JOB 1: Render part of the stored dataset entries as a Markdown table with columns "Row" and "Line", where Row is a running number and Line holds the text of each line, skipping blank lines. Start at the line that contains "At what distance from" and end after the line that contains "12.7 inches".

READING TEXT:
-=-=-=-=-

📡 IoT & Embedded QA

Model answer

At the moment the app shows 'locked', the only guarantee is that the cloud received and acknowledged the lock command. The physical actuator might still be mid-stroke, might have jammed, or — if the device was briefly offline — the command might be queued and not yet delivered. The app displaying 'locked' and the lock being physically engaged are two different facts, and I test them separately. The correct oracle is not the app state but a sensor that confirms the physical transition: a door-position sensor, a bolt-position switch, or a current-draw signal from the motor that indicates it reached its end-stop. My test would: issue the lock command via the API; wait for the device to report physical confirmation (sensor state change), not just a cloud ack; assert the app reflects the sensor-confirmed state, not the ack. Then I cover the failure paths: send the lock command to a device whose actuator is obstructed — assert the app shows a failure or 'unable to confirm', never 'locked'. Send the command to an offline device — assert the app shows a pending or timeout state, not a falsely confident 'locked'. Test a flaky actuator that acks but intermittently fails to complete — assert the system detects the non-confirmation within the defined timeout and surfaces it. Throughout, the test oracle is the sensor, not the cloud ack.

Model answer

I test provisioning as an ownership-binding operation, not just a connection setup. The happy path covers: factory-fresh device starts broadcasting; user follows the pairing flow (QR scan, BLE handshake, or Wi-Fi credential exchange); device contacts the provisioning endpoint, receives its per-device certificate, and transitions to 'ready' in the app. I verify the device's cloud identity is issued and unique — it should not be sharing a certificate with any other device. Then the failure paths: power loss at each provisioning stage — during BLE handshake, during credential exchange, during the first cloud handshake. After each interruption I assert the device is in a defined fallback state (either cleanly unprovisioned and ready to retry, or in an error state with a clear recovery path) and that the provisioning endpoint does not create a zombie entry for the partial claim. Re-pair of an already-claimed device is critical: a second user attempting to pair a device that belongs to another account should be blocked; the device should not transfer ownership without the prior owner explicitly de-registering it. Factory reset de-provisioning: perform a factory reset, confirm the device's prior-owner cloud access is fully revoked — not just the device's local credentials wiped, but the cloud entry marked inactive so the old owner's app cannot send commands. Finally I verify the 'ready' state is a confirmed, synchronised state: the device has reported in, the cloud knows its current firmware version, and a test command round-trip succeeds before I call the pairing journey complete.

-=-=-=-=-

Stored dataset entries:

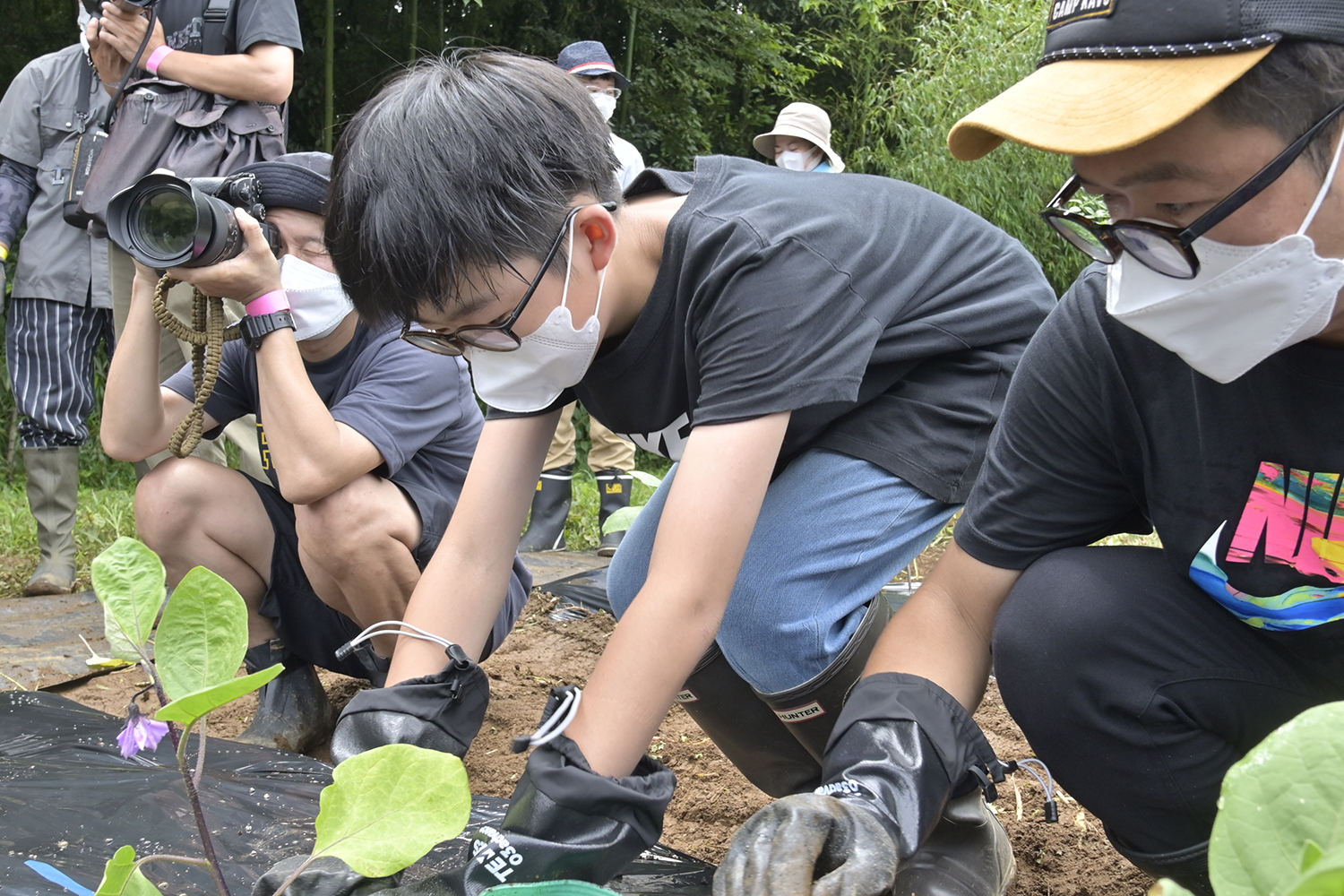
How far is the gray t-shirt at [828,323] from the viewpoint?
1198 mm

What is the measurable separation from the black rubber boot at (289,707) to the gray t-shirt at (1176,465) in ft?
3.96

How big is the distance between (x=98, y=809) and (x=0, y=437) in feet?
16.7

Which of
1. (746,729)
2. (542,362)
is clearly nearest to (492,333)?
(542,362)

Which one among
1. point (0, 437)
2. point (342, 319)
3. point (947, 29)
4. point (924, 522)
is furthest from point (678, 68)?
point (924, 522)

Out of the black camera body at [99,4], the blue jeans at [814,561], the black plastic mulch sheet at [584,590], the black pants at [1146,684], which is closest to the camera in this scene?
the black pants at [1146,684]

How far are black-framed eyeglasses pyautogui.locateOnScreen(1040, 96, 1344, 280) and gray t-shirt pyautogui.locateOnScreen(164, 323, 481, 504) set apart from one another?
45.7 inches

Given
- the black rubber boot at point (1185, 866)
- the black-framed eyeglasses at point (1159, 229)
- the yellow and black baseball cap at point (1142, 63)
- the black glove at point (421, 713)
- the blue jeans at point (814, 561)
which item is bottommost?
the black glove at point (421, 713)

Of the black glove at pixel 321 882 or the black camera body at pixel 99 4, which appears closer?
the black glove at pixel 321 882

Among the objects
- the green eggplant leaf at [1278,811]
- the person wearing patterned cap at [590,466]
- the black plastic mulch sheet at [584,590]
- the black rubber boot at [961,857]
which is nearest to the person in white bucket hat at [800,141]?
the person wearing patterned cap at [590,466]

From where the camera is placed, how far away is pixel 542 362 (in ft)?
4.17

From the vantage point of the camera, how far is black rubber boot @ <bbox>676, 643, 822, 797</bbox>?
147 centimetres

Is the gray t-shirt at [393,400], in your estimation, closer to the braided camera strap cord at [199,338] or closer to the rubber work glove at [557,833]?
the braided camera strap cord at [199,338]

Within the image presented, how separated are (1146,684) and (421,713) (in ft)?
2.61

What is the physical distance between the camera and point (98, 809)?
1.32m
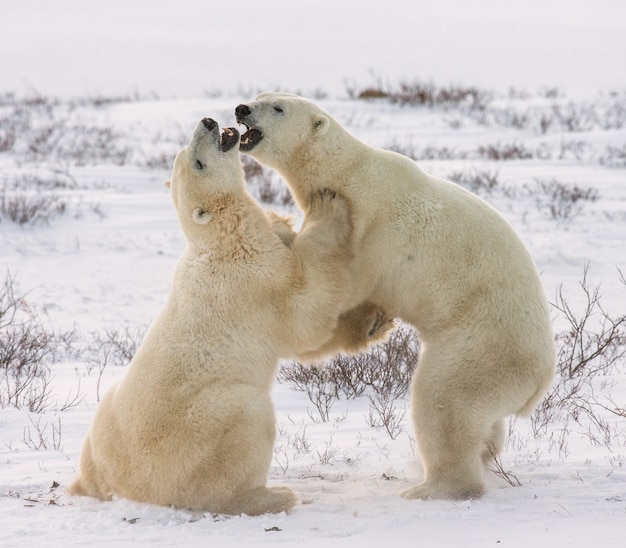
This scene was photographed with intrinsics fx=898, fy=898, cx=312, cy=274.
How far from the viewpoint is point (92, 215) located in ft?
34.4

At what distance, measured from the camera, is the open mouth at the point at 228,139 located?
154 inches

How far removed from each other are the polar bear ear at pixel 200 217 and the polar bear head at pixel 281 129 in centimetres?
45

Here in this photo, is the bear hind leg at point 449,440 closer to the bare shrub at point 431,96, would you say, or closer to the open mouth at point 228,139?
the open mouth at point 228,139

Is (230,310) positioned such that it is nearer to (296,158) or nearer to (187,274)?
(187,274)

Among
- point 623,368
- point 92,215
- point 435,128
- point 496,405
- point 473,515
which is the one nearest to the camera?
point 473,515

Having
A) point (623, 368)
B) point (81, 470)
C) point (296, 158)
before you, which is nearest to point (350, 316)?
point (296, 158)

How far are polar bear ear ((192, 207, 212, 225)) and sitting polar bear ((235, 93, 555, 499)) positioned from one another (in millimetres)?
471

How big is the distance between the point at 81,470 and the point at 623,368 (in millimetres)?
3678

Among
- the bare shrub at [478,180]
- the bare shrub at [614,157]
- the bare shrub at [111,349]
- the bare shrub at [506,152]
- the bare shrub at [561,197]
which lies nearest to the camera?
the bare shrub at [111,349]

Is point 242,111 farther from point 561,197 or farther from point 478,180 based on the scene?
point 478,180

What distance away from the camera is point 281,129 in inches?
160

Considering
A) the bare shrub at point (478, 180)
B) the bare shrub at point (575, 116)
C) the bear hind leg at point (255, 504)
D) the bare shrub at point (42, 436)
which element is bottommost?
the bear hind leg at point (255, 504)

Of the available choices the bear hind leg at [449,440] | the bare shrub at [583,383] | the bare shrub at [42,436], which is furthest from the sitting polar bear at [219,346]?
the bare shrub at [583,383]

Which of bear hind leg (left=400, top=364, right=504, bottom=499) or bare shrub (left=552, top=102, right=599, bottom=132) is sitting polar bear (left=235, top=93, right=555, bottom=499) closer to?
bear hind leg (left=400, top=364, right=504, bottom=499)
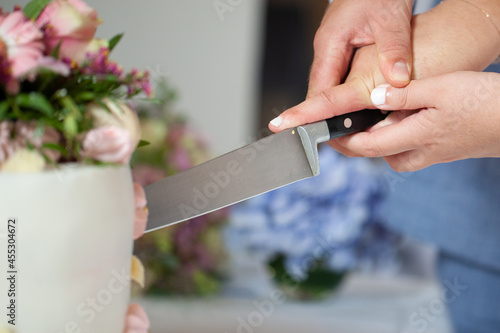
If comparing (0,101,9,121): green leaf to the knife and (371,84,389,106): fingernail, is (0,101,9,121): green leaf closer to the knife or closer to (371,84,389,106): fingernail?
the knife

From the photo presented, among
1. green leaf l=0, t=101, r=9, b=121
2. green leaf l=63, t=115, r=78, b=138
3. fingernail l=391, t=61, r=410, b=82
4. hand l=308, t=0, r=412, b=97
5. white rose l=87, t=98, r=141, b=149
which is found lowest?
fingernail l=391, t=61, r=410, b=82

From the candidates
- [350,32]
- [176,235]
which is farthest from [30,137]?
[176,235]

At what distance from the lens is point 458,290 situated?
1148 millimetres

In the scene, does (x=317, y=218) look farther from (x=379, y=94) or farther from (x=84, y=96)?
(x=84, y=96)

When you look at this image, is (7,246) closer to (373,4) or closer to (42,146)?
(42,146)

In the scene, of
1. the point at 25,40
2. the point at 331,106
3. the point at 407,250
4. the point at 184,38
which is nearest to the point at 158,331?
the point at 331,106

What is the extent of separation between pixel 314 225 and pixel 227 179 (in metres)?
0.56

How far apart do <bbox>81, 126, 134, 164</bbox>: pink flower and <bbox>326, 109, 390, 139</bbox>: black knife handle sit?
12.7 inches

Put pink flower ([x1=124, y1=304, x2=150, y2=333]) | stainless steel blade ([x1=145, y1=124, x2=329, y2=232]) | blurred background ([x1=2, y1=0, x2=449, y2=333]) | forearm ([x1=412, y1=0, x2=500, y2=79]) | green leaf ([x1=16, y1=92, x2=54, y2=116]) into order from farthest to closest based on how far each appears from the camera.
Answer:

-=-=-=-=-

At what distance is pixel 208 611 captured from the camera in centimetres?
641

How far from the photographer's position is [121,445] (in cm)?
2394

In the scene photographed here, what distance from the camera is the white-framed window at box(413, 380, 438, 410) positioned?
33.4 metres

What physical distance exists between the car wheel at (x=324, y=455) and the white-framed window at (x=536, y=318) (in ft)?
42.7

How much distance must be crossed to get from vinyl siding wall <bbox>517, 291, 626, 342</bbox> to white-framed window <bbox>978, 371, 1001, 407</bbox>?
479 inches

-=-=-=-=-

JOB 2: Write the next part of the IoT testing model answers, starting after their last sentence.

EXERCISE ANSWER 1:
| Row | Line |
|---|---|
| 1 | At what distance from the lens is point 458,290 situated? |
| 2 | 1148 millimetres |
| 3 | In the scene, does (x=317, y=218) look farther from (x=379, y=94) or farther from (x=84, y=96)? |
| 4 | (x=84, y=96) |
| 5 | When you look at this image, is (7,246) closer to (373,4) or closer to (42,146)? |
| 6 | (42,146) |
| 7 | In the scene, of |
| 8 | 1. the point at 25,40 |
| 9 | 2. the point at 331,106 |
| 10 | 3. the point at 407,250 |
| 11 | 4. the point at 184,38 |
| 12 | which is nearest to the point at 158,331? |
| 13 | the point at 331,106 |
| 14 | What is the extent of separation between pixel 314 225 and pixel 227 179 (in metres)? |
| 15 | 0.56 |
| 16 | How far apart do <bbox>81, 126, 134, 164</bbox>: pink flower and <bbox>326, 109, 390, 139</bbox>: black knife handle sit? |
| 17 | 12.7 inches |

EXERCISE ANSWER 2:
Model answer

I test OTA as a staged pipeline with explicit gates at each step, because a mistake at any stage can leave a device permanently offline. Step one is cohort gating at the distribution endpoint: a device whose hardware revision is not eligible for this build requests the OTA, and I assert it is refused — not served the wrong image. A device in the target cohort at the rollout percentage boundary is consistently included or excluded on repeated eligibility checks, not assigned randomly. Step two is download integrity: I tamper with the image binary mid-transfer and assert the device rejects it at the checksum and signature verification step, before any flash operation begins. I send a correctly-signed image whose version number is older than the currently installed build and assert the anti-rollback check rejects it — this is a bootloader-level check, not an application-layer permission, so I verify it fires at the right point. Step three is the flash itself: I verify the device uses an A/B partition scheme (or equivalent rollback mechanism) so the active image is not overwritten until the new image is confirmed healthy. Step four is the post-flash health check: I define what 'healthy' means — device boots, reports firmware version, successfully sends a heartbeat to the cloud within a defined window — and I test what happens when the health check fails: the device must reboot from the previous A/B image automatically and log the rollback reason, not sit in a boot loop or stay on the broken image. I finish by verifying the cloud reflects the correct firmware version after rollback, not the failed target version.

Model answer

The setup is two co-equal sources of truth: the device has been locally buffering a command ('set thermostat to 18°') and the cloud has a later command from the user ('set thermostat to 22°'). These are not a client and a server — both have been independently writing state, and the reconnect is a merge, not a sync. I test three things. First, conflict detection and policy application: on reconnect, the system must identify the conflict — same setting changed by both sides — and apply the documented conflict policy deterministically. Whatever that policy is (device timestamp wins, cloud timestamp wins, or 'most recent by server-corrected time'), I test it by seeding pairs where the policy should unambiguously pick one, and asserting it picks the right one every run, not randomly. Second, transparency of the losing change: the loser should not be silently discarded. I assert the user is either notified that a conflict was resolved or can inspect the history. 'Silent overwrite of user intent' is a specific failure mode I look for: the user set 22° while offline, the device reconnects and silently reverts to 18°, and no indication is shown. Third, backlog expiry: I test a device that reconnects after its buffered events have aged past the cloud's retention window. The expected behaviour is that expired events are discarded, not applied stale — I assert this and verify the device reaches a coherent state without the expired commands being applied.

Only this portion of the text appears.